Greg Hicks plays Macbeth with daring originality

He looks as tense as a cat with its hackles raised and poised to spring. His eyes are riveted upon the witches. His voice quivers with anxiety. Greg Hicks's Macbeth leads this would-be king and reluctant assassin into temptation with daring originality.

Instead of the traditional sturdy warrior who falls victim to ambition, his wife and first-night nerves of the murdering sort, Hicks convincingly offers a Macbeth on the verge of a nervous breakdown from the start, ill at ease in his own skin and stricken by his temperament when translating his fantasies into life - or bloody death. When his heart hardens and he turns truculently amoral, though, he misses out on pathos.

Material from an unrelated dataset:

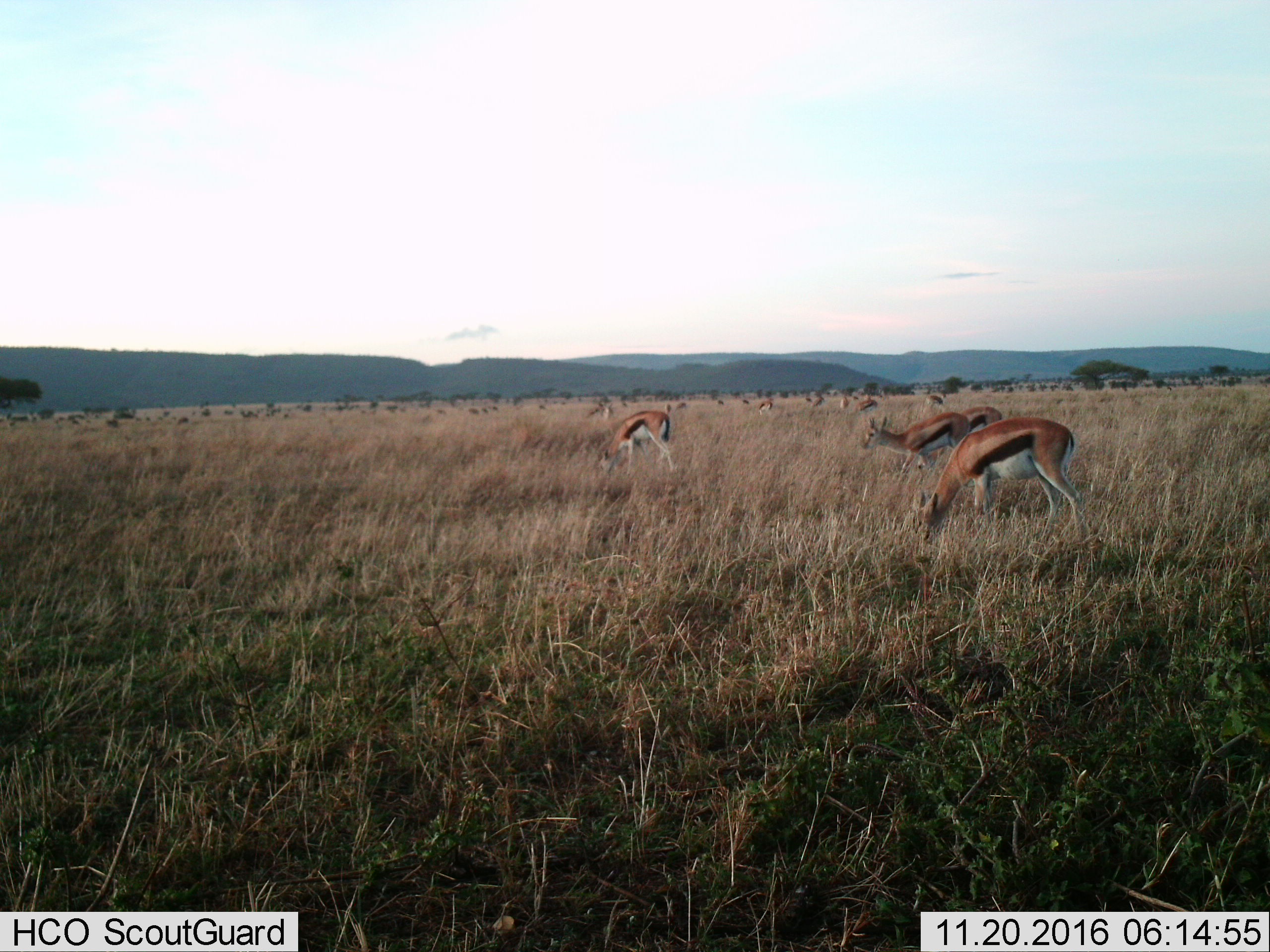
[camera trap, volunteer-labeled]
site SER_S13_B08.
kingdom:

Sian Thomas's flame-haired, steel-and-ice society hostess Lady Macbeth, who performs an operatic sleepwalking scene, incites her husband to murder through the force of her contempt rather than seducing with sex-appeal. Unfortunately, Hicks now chops up too many of Shakespeare's lines as if they were cocaine.

Still, his performance, admired at its Stratford premiere in 2004, remains the attraction of Dominic Cooke's fatally anaemic production, with even Banquo's ghost looking respectable. Pal Aron's Malcolm now seems oddly affected and Louis Hilyer's Banquo distractingly histrionic.

At least Clive Wood's Macduff, literally toppled by grief, rings true and powerful.

Robert Innes Hopkins's spectacularly bland design, which consists of a black wall and Renaissance door, sets the nondescript tone. The period is Edwardian, sporting great coats, stoles, long dresses and Richard Cordery's King, who looks as if he stepped out of a 1914 musical.

With 17 actors to eight musicians, this Macbeth strikes intrusively lyrical notes. Evil, the play's fatal intruder, puts in rare, mundane cameo appearances.

The supernatural witches, scrambling up from a trap-door, have the air of down-to-earth, hard-up bag-ladies in need of a threepenny piece. The holographic apparitions that they raised at Stratford have been abandoned and replaced with nothing better.

When the sisters re-appear at the finale, perhaps to confound the idea of Malcolm's inheritance being made to last, they chill no blood. I expect to see parts of Macbeth lit like a lampless back alleyway or swathed in shadows, but Peter Mumford's lighting plot, perversely heralding the king's sun-lit arrival with twittering ravens and darkness, proves, like the production itself, more pale grey than noir.

Until 5 March. Information: 0870 060 6621.